I think that close up has been used throughout the film where it has achieved its purpose successfully during moments of extreme emotions by communicating to the audience how a character is feeling while at the same time showing humour to the audience this has been achieved by mixing realism and comedy in to one scene.

‘The Full Monty’ is based on the British new wave Cinema of the 1950s. These films were set in the north of England and concentrated on the hardship of the working class, especially men. ‘The Full Monty’ has this in common with these films but it is different because it uses comedy. The realism of the film comes from the purpose the film was made-British new wave Cinema of the 1950s. Examples of social realism in the film include the building up of Gaz and Nathan’s relationship, Daz’s weight problem, Gerald getting a job and Lompers mum dying, these are all things that happen in everyday life. Examples of comedy which is employed in the film includes the main part of the film which is stripping this itself is a form of comedy, when Gaz, Daz, Lomper and Nathan perform a gnome show, when they pull faces at Gerald’s dance classes and many more small comedy scenes. These scenes are very effective in seeing the bright side of life in Sheffield and some of them did make me laugh.

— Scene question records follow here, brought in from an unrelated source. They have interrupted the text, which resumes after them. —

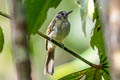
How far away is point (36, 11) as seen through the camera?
4.84ft

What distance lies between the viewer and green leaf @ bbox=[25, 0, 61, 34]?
54.9 inches

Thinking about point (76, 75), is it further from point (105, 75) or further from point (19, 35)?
point (19, 35)

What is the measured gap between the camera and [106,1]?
1.47 feet

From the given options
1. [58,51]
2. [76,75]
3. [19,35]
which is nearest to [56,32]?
[76,75]

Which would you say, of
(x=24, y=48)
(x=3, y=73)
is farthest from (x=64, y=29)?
(x=24, y=48)

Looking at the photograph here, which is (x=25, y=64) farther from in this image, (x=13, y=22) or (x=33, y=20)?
(x=33, y=20)

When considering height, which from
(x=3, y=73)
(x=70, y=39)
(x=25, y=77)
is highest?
(x=25, y=77)

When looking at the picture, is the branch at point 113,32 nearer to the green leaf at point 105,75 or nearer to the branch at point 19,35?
the branch at point 19,35

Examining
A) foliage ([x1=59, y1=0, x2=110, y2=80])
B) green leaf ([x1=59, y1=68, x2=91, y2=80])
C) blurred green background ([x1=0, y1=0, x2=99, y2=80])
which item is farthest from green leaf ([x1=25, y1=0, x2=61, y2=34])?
blurred green background ([x1=0, y1=0, x2=99, y2=80])

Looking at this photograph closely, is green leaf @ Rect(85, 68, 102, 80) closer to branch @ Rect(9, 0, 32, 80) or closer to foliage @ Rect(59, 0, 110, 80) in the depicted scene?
foliage @ Rect(59, 0, 110, 80)

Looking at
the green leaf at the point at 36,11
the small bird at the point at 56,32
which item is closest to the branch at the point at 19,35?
the green leaf at the point at 36,11

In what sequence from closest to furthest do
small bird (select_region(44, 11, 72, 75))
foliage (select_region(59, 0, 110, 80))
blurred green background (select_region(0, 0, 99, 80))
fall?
foliage (select_region(59, 0, 110, 80)) < blurred green background (select_region(0, 0, 99, 80)) < small bird (select_region(44, 11, 72, 75))

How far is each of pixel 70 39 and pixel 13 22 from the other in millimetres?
3566

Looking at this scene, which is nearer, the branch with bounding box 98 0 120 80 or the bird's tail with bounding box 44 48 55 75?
the branch with bounding box 98 0 120 80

Occasionally there are scenes which are serious but funny at the same time. An example of this is near the beginning of the film when they are stealing some steel and they are trying to cross the river and Nathan gets upset with Gaz and leaves them in the middle of the river. The realism is the fact that it is stealing and that Nathan has fallen out with Gaz. The comedy comes from Gaz being left in the middle of the river and a passer by walking by and just saying ‘Hello’.

Despite there being more scenes of social realism than comedy ‘The Full Monty’ was marketed and advertised as a comedy rather than a piece of social realism. Overall however I think that the film is social realism because there are more scenes of realism and the plot of the film is based on realism and not comedy and I believe that the comedy is included to simply ‘brighten the atmosphere up’ for the benefit of the audience and I think that the film is successful in this.